SOURCE PASSAGE =>
(From left) Food and Agriculture Organization regional strategy and policy adviser senior economist Dr David Dawe, Sarena, KRI chairman Dr Nungsari Ahmad Radhi, Fatimah and KRI senior research adviser Professor Dr Jomo Kwame Sundaram at the panel discussion on ‘The State of Food in Malaysia’. Photo by Suhaimi Yusuf
KUALA LUMPUR: Malaysia’s rice industry is suffering from too much attention being paid to farmers and consumers, and not enough focus on other components of the supply chain, says Khazanah Research Institute (KRI).
As upstream and downstream policies have been implemented over time, millers and wholesalers have experienced tightening profit margins, forcing them to diversify operations, resort to malpractice or cease operations, KRI said in a report on the status of the country’s padi and rice industry.
“A supply chain is only as strong as its weakest link. There (has been) a squeeze in the middle segment, in the interest of protecting the farmers and consumers,” the report’s author, Dr Sarena Che Omar, said at its launch yesterday.
She added that this “artificial supply chain” had created the need for a buyer of last resort, which is the role of Padiberas Nasional Bhd (Bernas). To compensate for the costs of being that buyer as well as for its social obligations, Bernas also acts as the country’s sole importer.
Rice millers had previously complained about Bernas’ monopoly over rice imports and supply to the market. Bernas is also the sole importer and buyer of last resort for padi at a floor price of RM1,200 per tonne from Malaysian farmers.
Agriculture and Agro-based Industry Minister Datuk Salahuddin Ayub had previously said that the cabinet had agreed to abolish Bernas, although it is still planning how this will be carried out.
Sarena, however, cautions that any actions to change Bernas’ role should take into consideration the effects of such actions on the rest of the industry.
“If you do not want the import rights given to Bernas, think first about how to strengthen the whole supply chain,” she said.
Rice millers in particular operate in a loss-making segment of the supply chain.

STATED EXERCISE => Update the rice industry article, starting with "Rice millers had" and going on through "be carried out.", and swap "floor price" for "minimum price". The items after this point come from a different source.

GIVEN ENTRIES =>

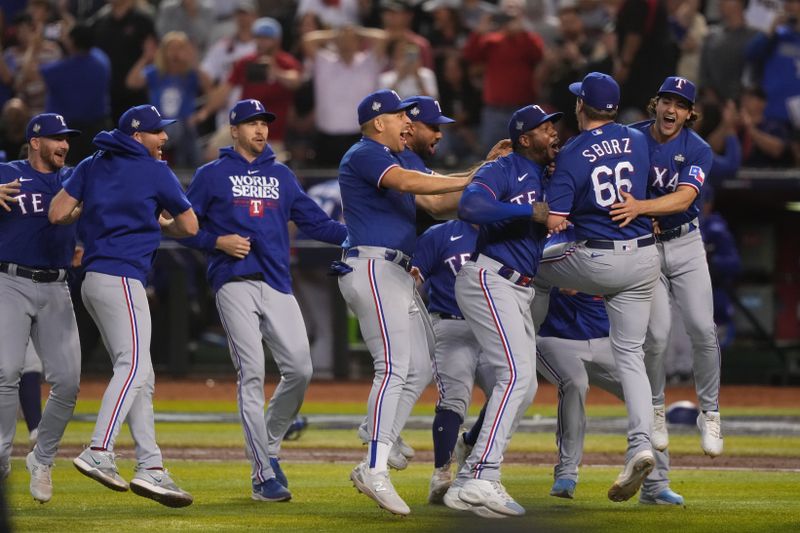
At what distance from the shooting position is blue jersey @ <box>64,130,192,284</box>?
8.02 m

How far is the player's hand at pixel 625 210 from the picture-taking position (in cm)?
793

* * *

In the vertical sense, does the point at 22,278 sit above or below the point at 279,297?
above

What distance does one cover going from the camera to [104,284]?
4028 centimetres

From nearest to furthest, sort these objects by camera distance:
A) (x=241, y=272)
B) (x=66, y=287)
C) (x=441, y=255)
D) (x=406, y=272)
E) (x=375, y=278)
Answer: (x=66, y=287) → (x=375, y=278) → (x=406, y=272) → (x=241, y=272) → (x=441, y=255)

* * *

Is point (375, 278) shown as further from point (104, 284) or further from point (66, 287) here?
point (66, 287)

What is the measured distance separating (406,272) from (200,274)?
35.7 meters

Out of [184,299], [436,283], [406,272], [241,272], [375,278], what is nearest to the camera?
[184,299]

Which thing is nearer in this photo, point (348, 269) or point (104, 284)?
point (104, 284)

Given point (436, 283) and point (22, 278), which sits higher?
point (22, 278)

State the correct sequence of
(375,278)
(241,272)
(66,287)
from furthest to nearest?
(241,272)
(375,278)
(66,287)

ANSWER FOR THIS EXERCISE =>
Rice millers had previously complained about Bernas’ monopoly over rice imports and supply to the market. Bernas is also the sole importer and buyer of last resort for padi at a minimum price of RM1,200 per tonne from Malaysian farmers.
Agriculture and Agro-based Industry Minister Datuk Salahuddin Ayub had previously said that the cabinet had agreed to abolish Bernas, although it is still planning how this will be carried out.